§ GOAL OF THE EXERCISE: No pictures are to be included when the entries below are reproduced exactly.

DATA SUPPLIED START

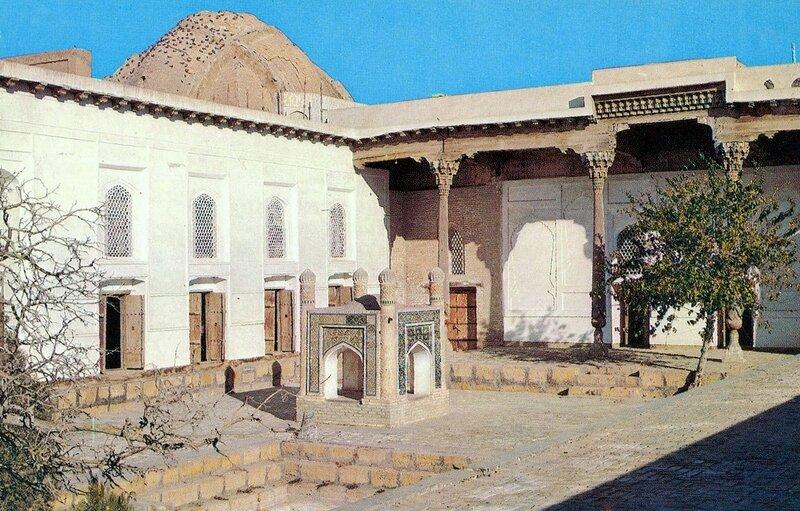 1982-83 Бухара. Баха ад-Дин ансамбль, внутренний двор.jpg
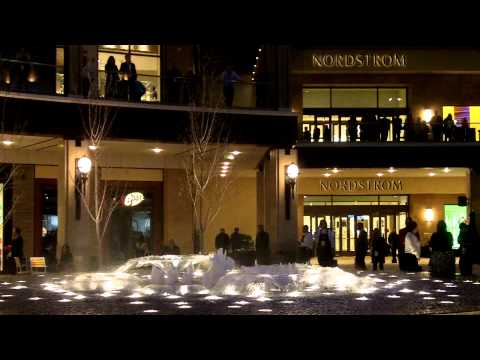 Click here to read Shopping Mall Fountain One-Ups the Bellagio's Famous Water Works By Shooting Fire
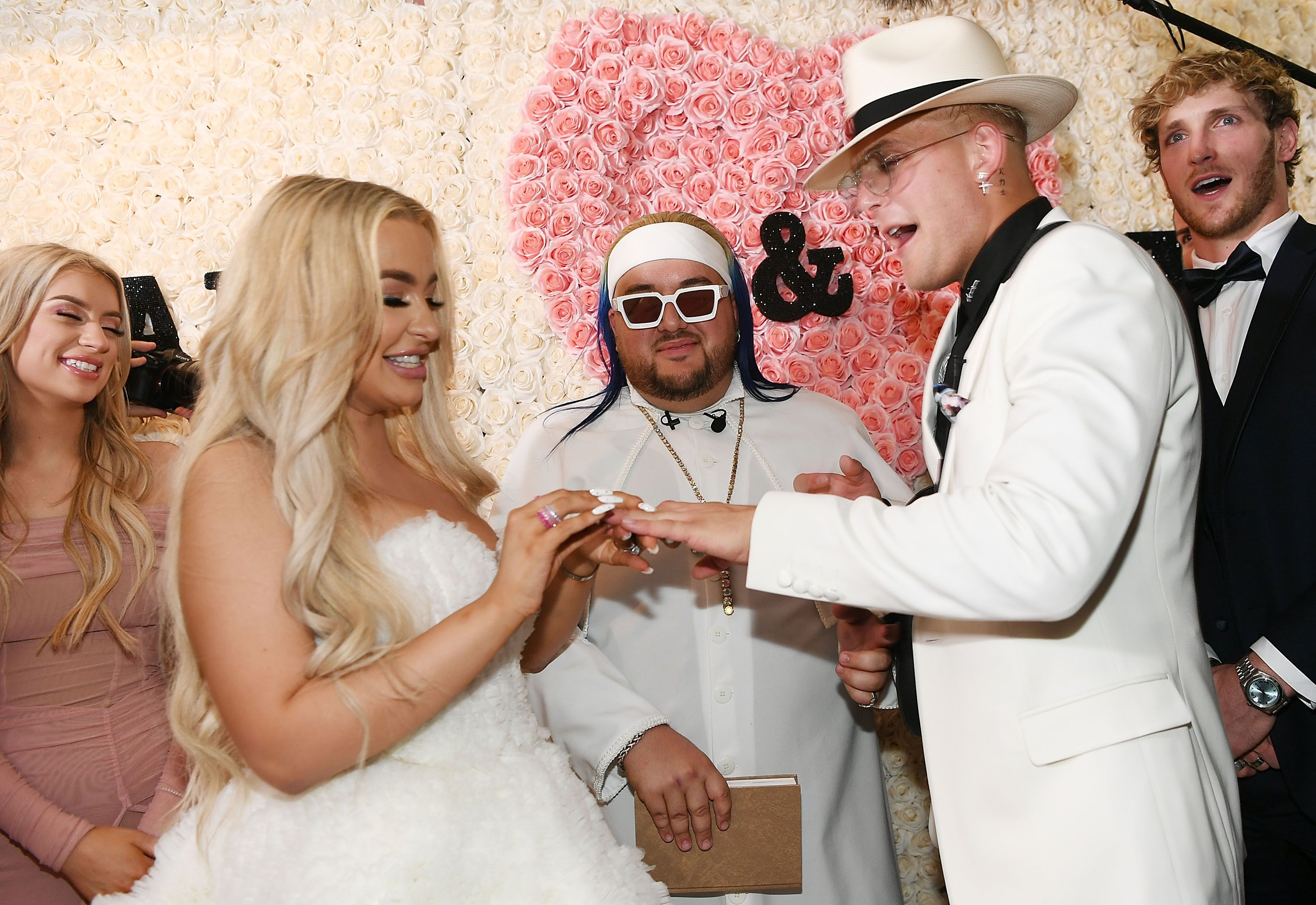 """YouTube stars Tana Mongeau and Jake Paul announce marriage """"break"""" after just five months"""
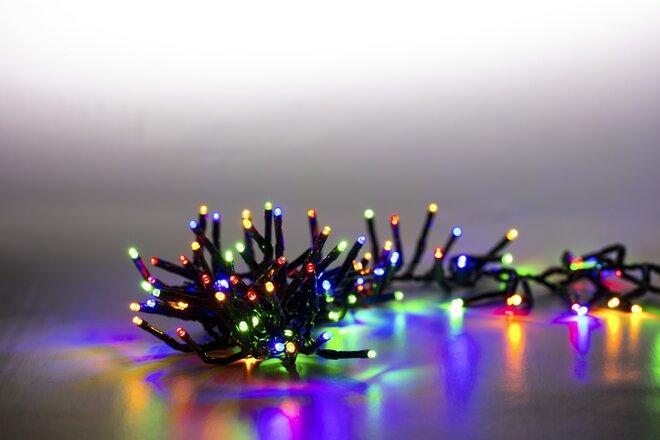 Dvojitá svetelná reťaz 200 LED (farebná + tmavozelená so svetelnými efektmi)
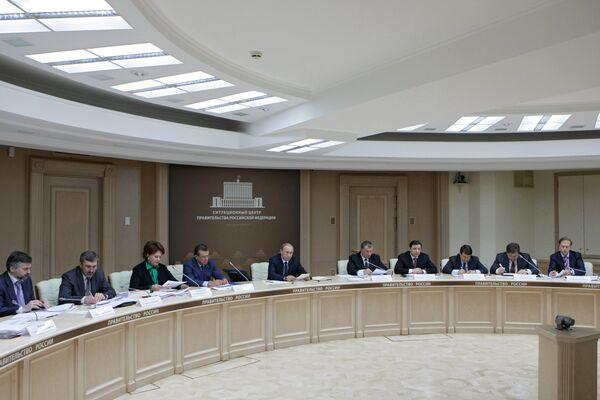 Путин требует исключить сбои при проведении сезонных полевых работ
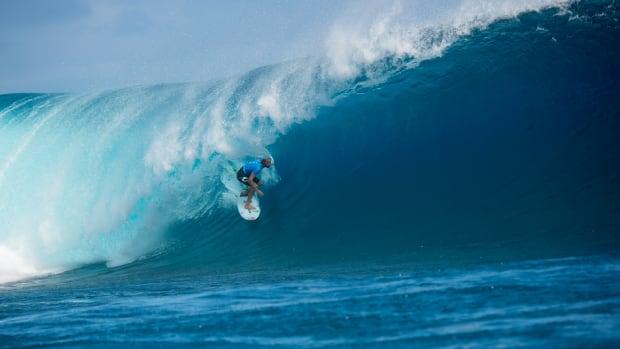 owen-wright-wsl-surfing-fiji-pro-960.jpg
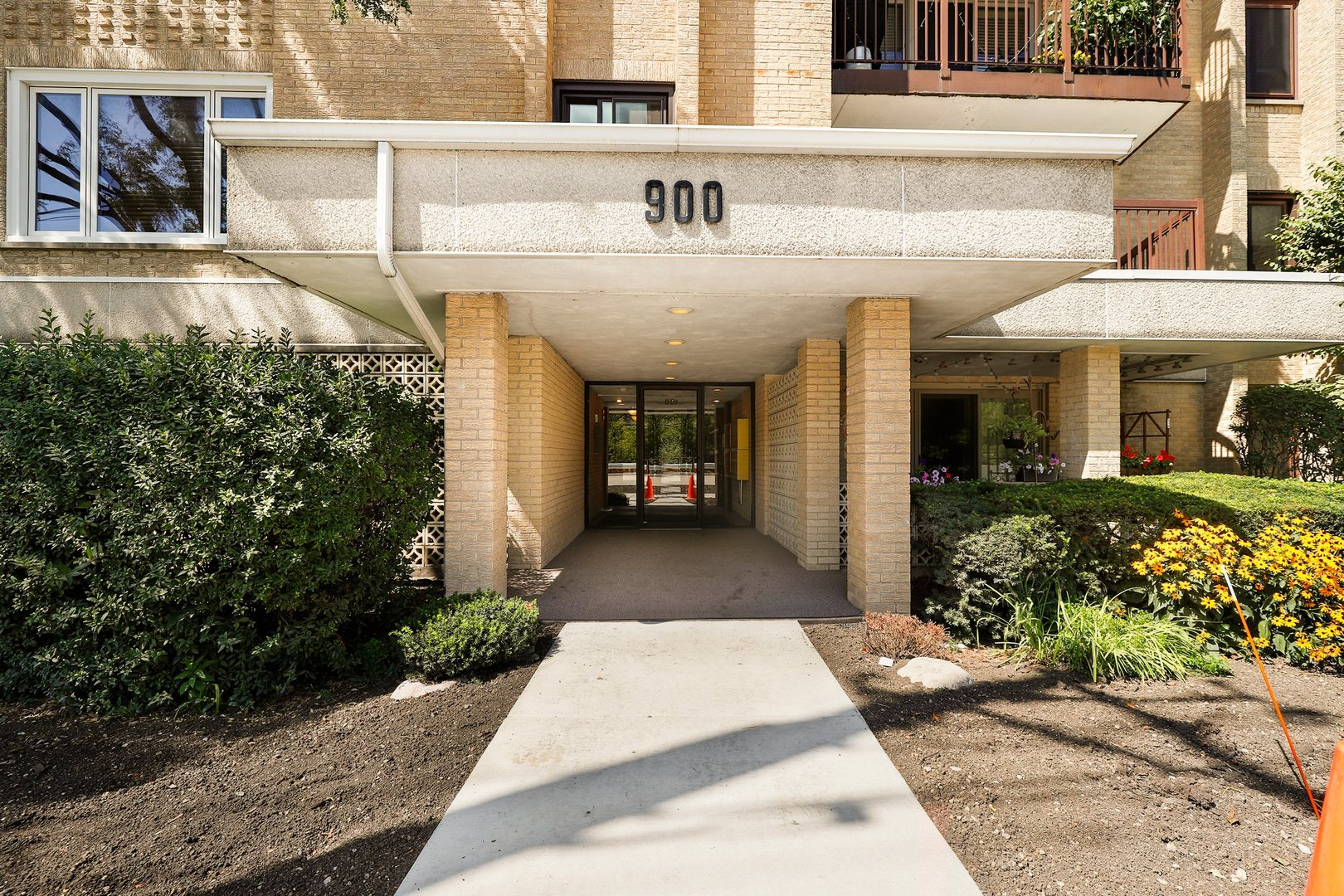900 South River Road 60016 - One of Des Plaines Homes for Sale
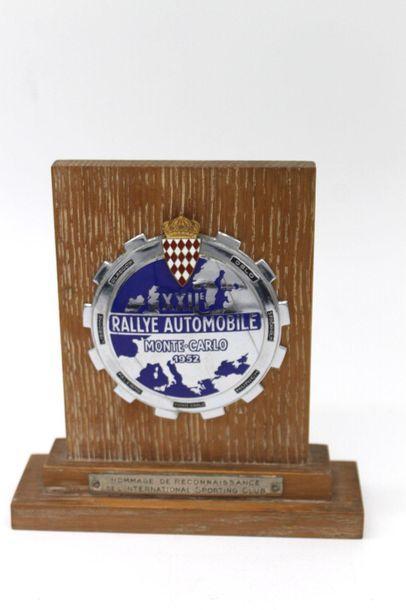 Badge du XXII° Rallye Monte Carlo 1952  Badge...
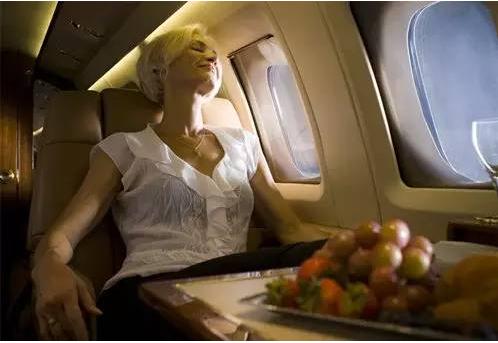 60岁老人坐飞机有什么要求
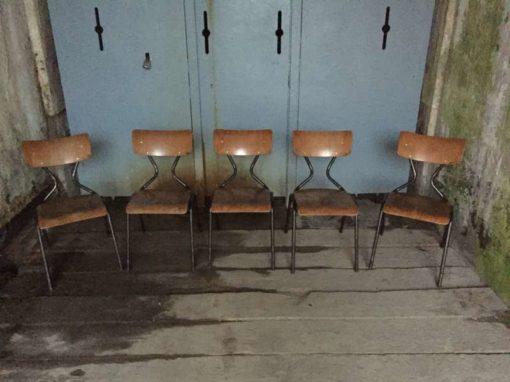 Sedie da scuola industriali vintage degli anni 50 - The Good ...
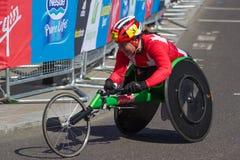 De concurrent van de vrouwenrolstoel op de Maagdelijke Marathon 2013 van Londen Stock Afbeelding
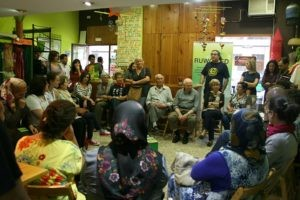 La Tenda de Tot el Món acoge un encuentro con mujeres productoras de Comercio Justo palestinas y libanesas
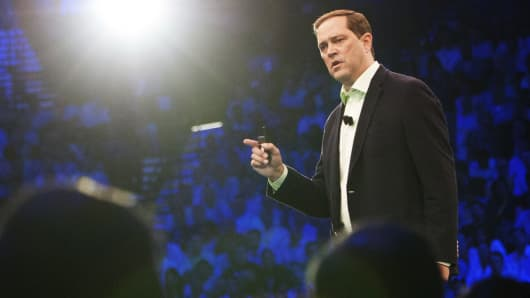 Cisco's Chuck Robbins speaks at the Global Sales Experience in Las Vegas, Aug. 25, 2014.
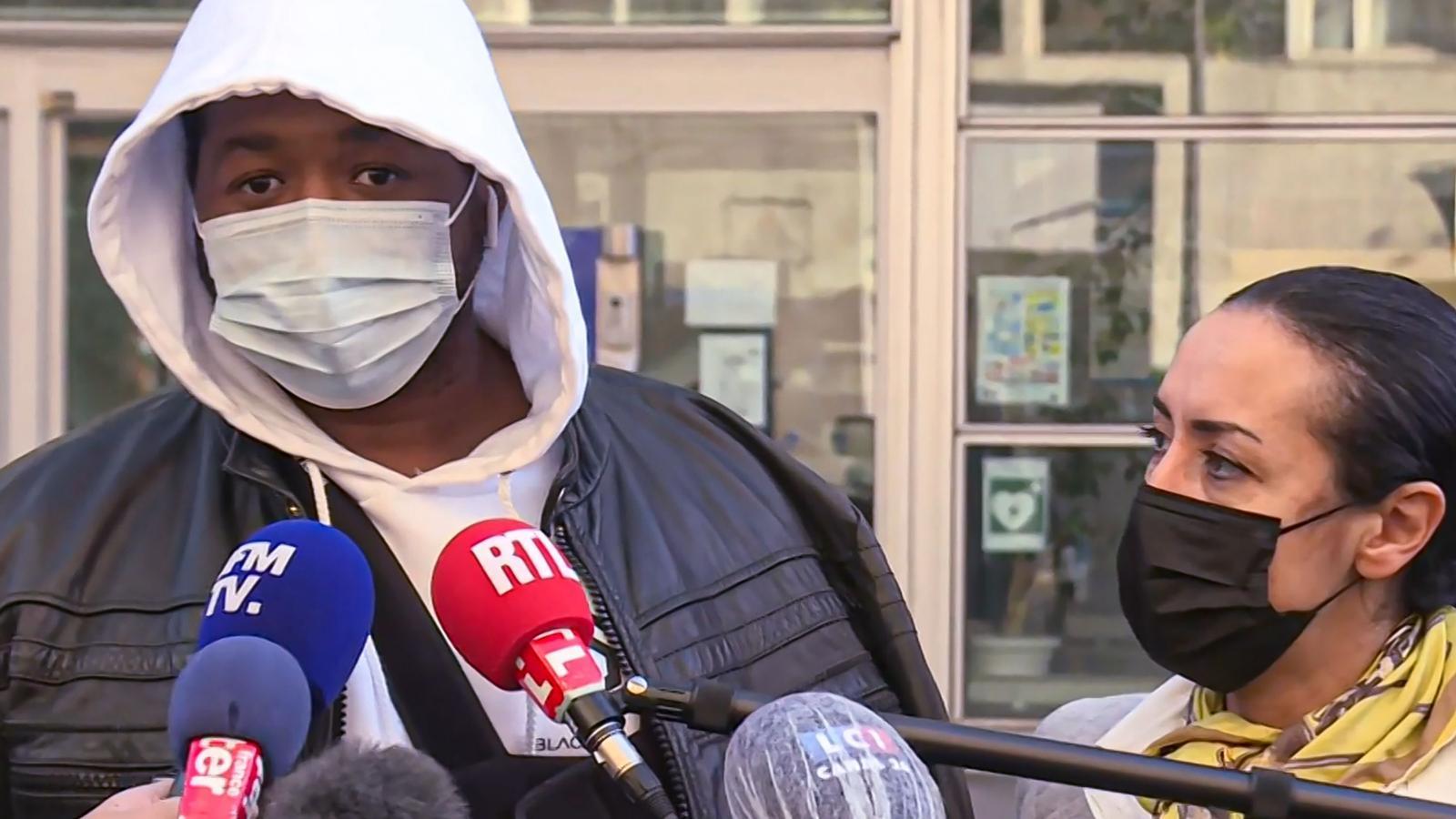 Michel, el productor de música francès que ha denunciat tres agents de policia per agredir-lo al seu estudi.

DATA SUPPLIED END

§ RESULT OF THE EXERCISE:
 1982-83 Бухара. Баха ад-Дин ансамбль, внутренний двор.jpg
 Click here to read Shopping Mall Fountain One-Ups the Bellagio's Famous Water Works By Shooting Fire
 """YouTube stars Tana Mongeau and Jake Paul announce marriage """"break"""" after just five months"""
 Dvojitá svetelná reťaz 200 LED (farebná + tmavozelená so svetelnými efektmi)
 Путин требует исключить сбои при проведении сезонных полевых работ
 owen-wright-wsl-surfing-fiji-pro-960.jpg
900 South River Road 60016 - One of Des Plaines Homes for Sale
 Badge du XXII° Rallye Monte Carlo 1952  Badge...
 60岁老人坐飞机有什么要求
 Sedie da scuola industriali vintage degli anni 50 - The Good ...
 De concurrent van de vrouwenrolstoel op de Maagdelijke Marathon 2013 van Londen Stock Afbeelding
 La Tenda de Tot el Món acoge un encuentro con mujeres productoras de Comercio Justo palestinas y libanesas
 Cisco's Chuck Robbins speaks at the Global Sales Experience in Las Vegas, Aug. 25, 2014.
 Michel, el productor de música francès que ha denunciat tres agents de policia per agredir-lo al seu estudi.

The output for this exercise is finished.